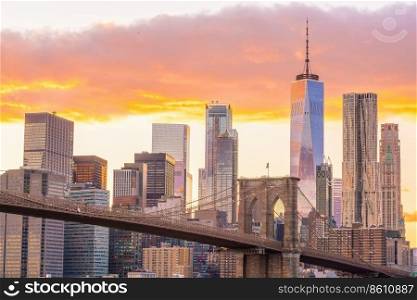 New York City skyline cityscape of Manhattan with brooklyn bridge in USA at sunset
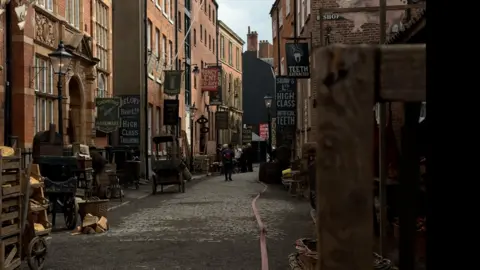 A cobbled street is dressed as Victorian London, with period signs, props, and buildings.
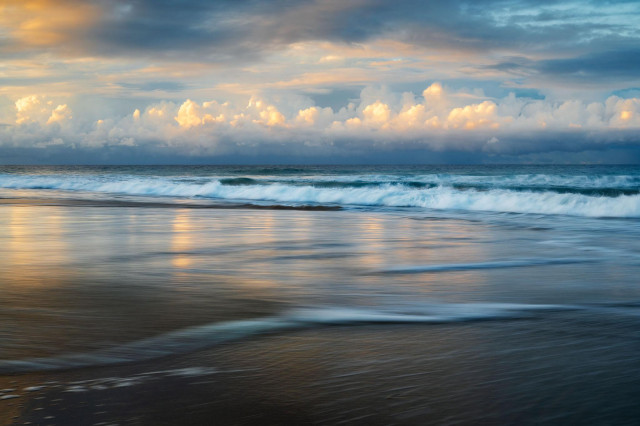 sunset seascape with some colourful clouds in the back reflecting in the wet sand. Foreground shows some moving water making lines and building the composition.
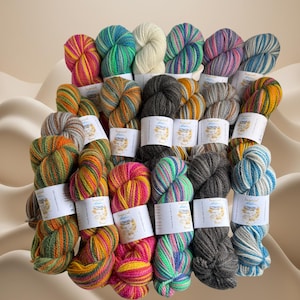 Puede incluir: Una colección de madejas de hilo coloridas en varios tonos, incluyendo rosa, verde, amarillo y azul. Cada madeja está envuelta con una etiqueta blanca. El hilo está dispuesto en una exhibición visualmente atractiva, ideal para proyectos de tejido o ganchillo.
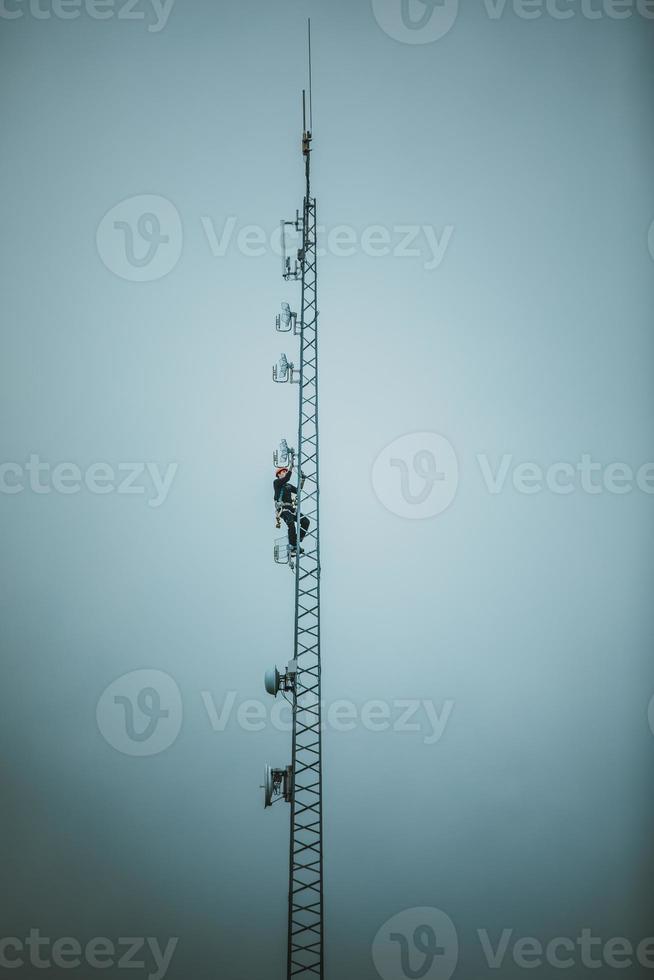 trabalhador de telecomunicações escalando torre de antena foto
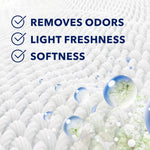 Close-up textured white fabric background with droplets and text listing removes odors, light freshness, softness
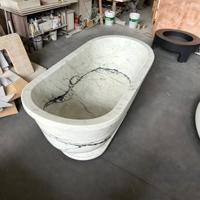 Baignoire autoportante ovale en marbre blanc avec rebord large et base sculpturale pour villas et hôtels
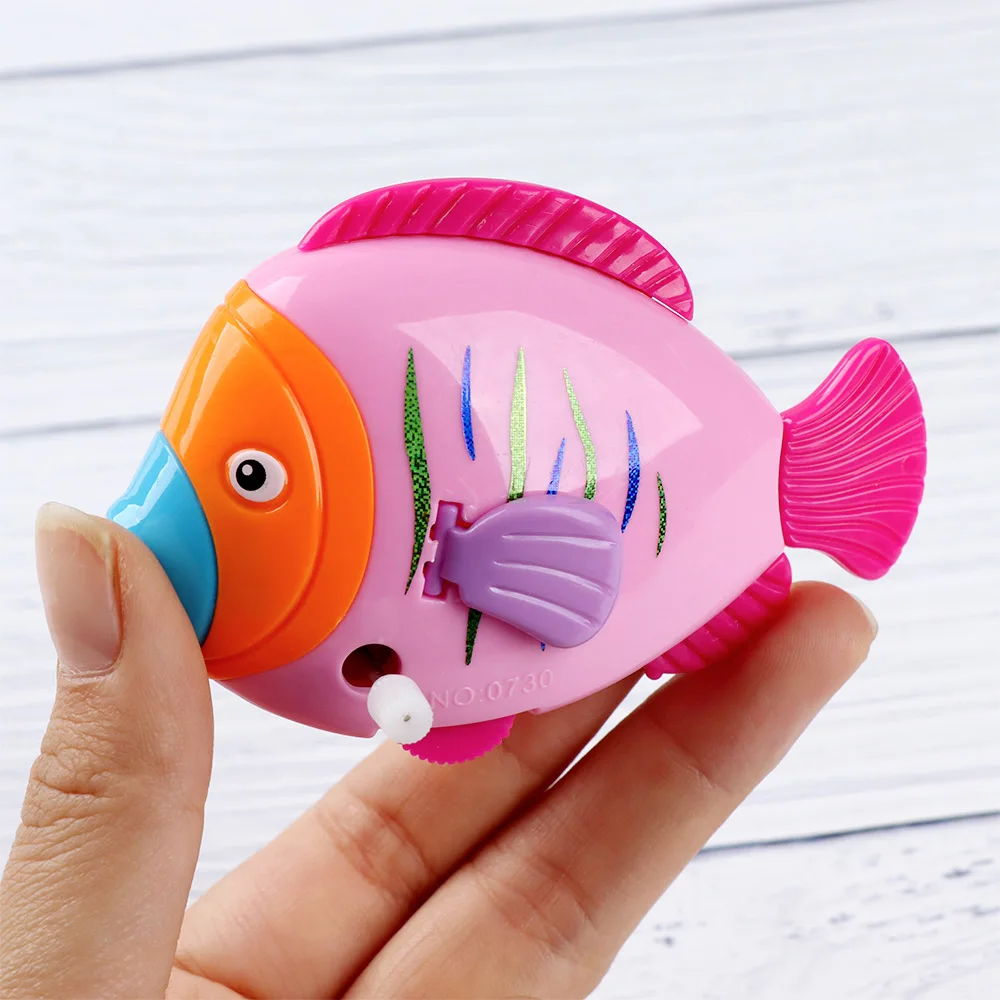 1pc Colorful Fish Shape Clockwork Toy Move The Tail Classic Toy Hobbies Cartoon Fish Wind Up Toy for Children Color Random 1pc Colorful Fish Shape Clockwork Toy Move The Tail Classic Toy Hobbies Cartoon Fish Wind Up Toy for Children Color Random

◇ ◇ ◇

Exercise
Once the pictures are removed, output the remaining material exactly.

Solved exercise
 New York City skyline cityscape of Manhattan with brooklyn bridge in USA at sunset
 A cobbled street is dressed as Victorian London, with period signs, props, and buildings.
 sunset seascape with some colourful clouds in the back reflecting in the wet sand. Foreground shows some moving water making lines and building the composition.
 Puede incluir: Una colección de madejas de hilo coloridas en varios tonos, incluyendo rosa, verde, amarillo y azul. Cada madeja está envuelta con una etiqueta blanca. El hilo está dispuesto en una exhibición visualmente atractiva, ideal para proyectos de tejido o ganchillo.
 trabalhador de telecomunicações escalando torre de antena foto
 Close-up textured white fabric background with droplets and text listing removes odors, light freshness, softness
 Baignoire autoportante ovale en marbre blanc avec rebord large et base sculpturale pour villas et hôtels
 1pc Colorful Fish Shape Clockwork Toy Move The Tail Classic Toy Hobbies Cartoon Fish Wind Up Toy for Children Color Random 1pc Colorful Fish Shape Clockwork Toy Move The Tail Classic Toy Hobbies Cartoon Fish Wind Up Toy for Children Color Random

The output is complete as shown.